▶ _SOURCE EXTRACT_
Depending upon the muscle which is responsible, the popliteal artery entrapment has been classified into 4 types by Dalaney and Gonzalez (1971) (15):
Type 1:. The most common type is where the popliteal artery courses medial to the medial head of the gastrocnemius which is inserted normally on the posterior aspect of the medial femoral condyle.
Type 2: The muscle (the third head) inserts abnormally on the posterior aspect of the femoral metaphysis, lateral to the normal insertion.
Type 3: An accessory tail to the gastrocnemius muscle separates the popliteal artery and the vein.
Type 4: The popliteal artery loops medially under the medial head of the gastrocnemius muscle; it passes deep to it and is compressed by the popliteal muscle.
In the types 1, 2 and 3, the medial head of the gastrocnemius and in type 4, the popliteal muscle as well, are responsible for the popliteal artery entrapment.
The gastrocnemius muscle in the present case did not fit into any of the above types. Here, the third head of the gastrocnemius was almost as bulky as the medial head; it had a reasonably long tendinous origin from the posterior surface of the femur and the left supracondylar ridge and it joined distally with the medial head; thus both the medial and the third heads encircled the popliteal vessels which were passing in between the two. So, when the two heads of the muscle (the medial and the third) contract, these could compress the popliteal vessels, leading to popliteal vessel entrapment and hence popliteal arterial and venous stasis and arterial aneurysm formation.
Thus, the authors suggest that another type 5 of the popliteal vessel entrapment be added to the above classification, with the following description:
Type 5: An anomalous third head of the gastrocnemius, almost the same size as that of the medial head, arising from the popliteal surface of the femur and/ or from the medial supracondylar ridge and joining the medial head; the two heads (the medial and the third) encircling the popliteal vessels. This type of variation of the third head of the gastrocnemius will put the popliteal vessels even in more danger of entrapment, as this along with the medial head forms almost a circle around the vessels.

Slide chart reasoning data:
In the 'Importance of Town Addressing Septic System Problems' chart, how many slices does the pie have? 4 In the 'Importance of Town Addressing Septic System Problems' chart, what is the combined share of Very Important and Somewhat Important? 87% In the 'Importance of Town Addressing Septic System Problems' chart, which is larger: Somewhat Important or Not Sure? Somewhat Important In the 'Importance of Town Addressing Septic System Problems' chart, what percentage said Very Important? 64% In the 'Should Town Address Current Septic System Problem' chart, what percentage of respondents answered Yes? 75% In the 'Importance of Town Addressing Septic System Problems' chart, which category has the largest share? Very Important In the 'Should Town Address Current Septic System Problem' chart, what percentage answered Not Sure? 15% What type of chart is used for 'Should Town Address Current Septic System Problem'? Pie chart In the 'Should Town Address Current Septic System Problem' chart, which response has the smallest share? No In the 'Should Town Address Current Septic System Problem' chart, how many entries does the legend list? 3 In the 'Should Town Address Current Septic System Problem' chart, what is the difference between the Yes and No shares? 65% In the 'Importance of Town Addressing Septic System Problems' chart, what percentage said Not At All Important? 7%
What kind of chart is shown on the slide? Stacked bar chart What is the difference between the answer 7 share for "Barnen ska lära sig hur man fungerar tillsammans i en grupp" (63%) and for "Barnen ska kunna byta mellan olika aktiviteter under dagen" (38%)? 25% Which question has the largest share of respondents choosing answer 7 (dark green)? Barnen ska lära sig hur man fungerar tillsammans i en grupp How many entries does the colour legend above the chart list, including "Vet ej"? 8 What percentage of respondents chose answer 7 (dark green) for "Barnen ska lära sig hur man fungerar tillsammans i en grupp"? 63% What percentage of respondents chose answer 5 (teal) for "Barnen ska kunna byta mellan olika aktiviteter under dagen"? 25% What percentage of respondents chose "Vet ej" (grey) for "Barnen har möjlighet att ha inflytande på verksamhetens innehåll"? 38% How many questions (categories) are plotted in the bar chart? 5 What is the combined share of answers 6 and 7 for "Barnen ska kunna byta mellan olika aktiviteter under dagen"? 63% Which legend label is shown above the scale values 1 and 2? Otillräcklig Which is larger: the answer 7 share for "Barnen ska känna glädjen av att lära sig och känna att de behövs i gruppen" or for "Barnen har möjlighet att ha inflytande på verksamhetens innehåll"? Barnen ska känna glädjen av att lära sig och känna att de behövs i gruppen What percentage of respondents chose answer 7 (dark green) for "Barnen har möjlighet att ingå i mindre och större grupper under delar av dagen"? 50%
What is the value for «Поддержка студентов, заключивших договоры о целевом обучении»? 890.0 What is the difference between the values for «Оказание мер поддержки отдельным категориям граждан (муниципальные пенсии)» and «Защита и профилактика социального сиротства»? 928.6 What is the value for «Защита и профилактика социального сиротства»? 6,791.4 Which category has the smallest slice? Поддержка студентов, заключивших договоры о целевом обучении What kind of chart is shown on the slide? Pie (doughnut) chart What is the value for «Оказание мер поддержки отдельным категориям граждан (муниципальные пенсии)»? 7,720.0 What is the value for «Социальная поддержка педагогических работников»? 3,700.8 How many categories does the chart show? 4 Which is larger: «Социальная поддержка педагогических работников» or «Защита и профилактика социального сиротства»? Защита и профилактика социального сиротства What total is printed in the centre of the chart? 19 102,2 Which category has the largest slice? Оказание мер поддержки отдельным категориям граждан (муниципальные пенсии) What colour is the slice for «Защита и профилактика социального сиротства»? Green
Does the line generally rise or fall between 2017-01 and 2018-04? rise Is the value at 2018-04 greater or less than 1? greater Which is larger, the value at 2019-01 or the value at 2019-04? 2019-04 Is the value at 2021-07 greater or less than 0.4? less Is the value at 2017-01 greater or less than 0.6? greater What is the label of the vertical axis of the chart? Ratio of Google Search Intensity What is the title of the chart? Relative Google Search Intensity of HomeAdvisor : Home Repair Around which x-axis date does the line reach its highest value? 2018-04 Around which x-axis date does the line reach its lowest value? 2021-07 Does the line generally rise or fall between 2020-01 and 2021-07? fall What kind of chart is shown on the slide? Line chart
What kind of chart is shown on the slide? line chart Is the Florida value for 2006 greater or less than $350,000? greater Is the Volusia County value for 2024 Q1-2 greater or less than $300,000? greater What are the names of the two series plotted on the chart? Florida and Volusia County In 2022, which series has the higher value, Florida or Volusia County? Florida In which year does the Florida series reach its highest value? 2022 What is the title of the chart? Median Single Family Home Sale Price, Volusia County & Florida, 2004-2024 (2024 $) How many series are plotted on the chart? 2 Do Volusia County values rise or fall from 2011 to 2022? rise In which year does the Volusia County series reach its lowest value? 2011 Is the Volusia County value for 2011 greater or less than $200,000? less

▶ _WHAT YOU WILL DO_
1. List the four types of the Dalaney and Gonzalez classification in the popliteal entrapment passage, giving a brief description of each.
2. Please copy the part of the popliteal entrapment passage starting with "In the types" and going on through "popliteal artery entrapment.".
The listing comes from a different source.

▶ _TASK ANSWERS_
1.
Type 1: The popliteal artery runs medial to the medial head of the gastrocnemius, which inserts normally on the posterior aspect of the medial femoral condyle.
Type 2: A third head of the muscle inserts abnormally on the posterior aspect of the femoral metaphysis, lateral to the normal insertion.
Type 3: An accessory tail of the gastrocnemius separates the popliteal artery and the vein.
Type 4: The popliteal artery loops medially under the medial head of the gastrocnemius, passes deep to it, and is compressed by the popliteal muscle.

2.
In the types 1, 2 and 3, the medial head of the gastrocnemius and in type 4, the popliteal muscle as well, are responsible for the popliteal artery entrapment.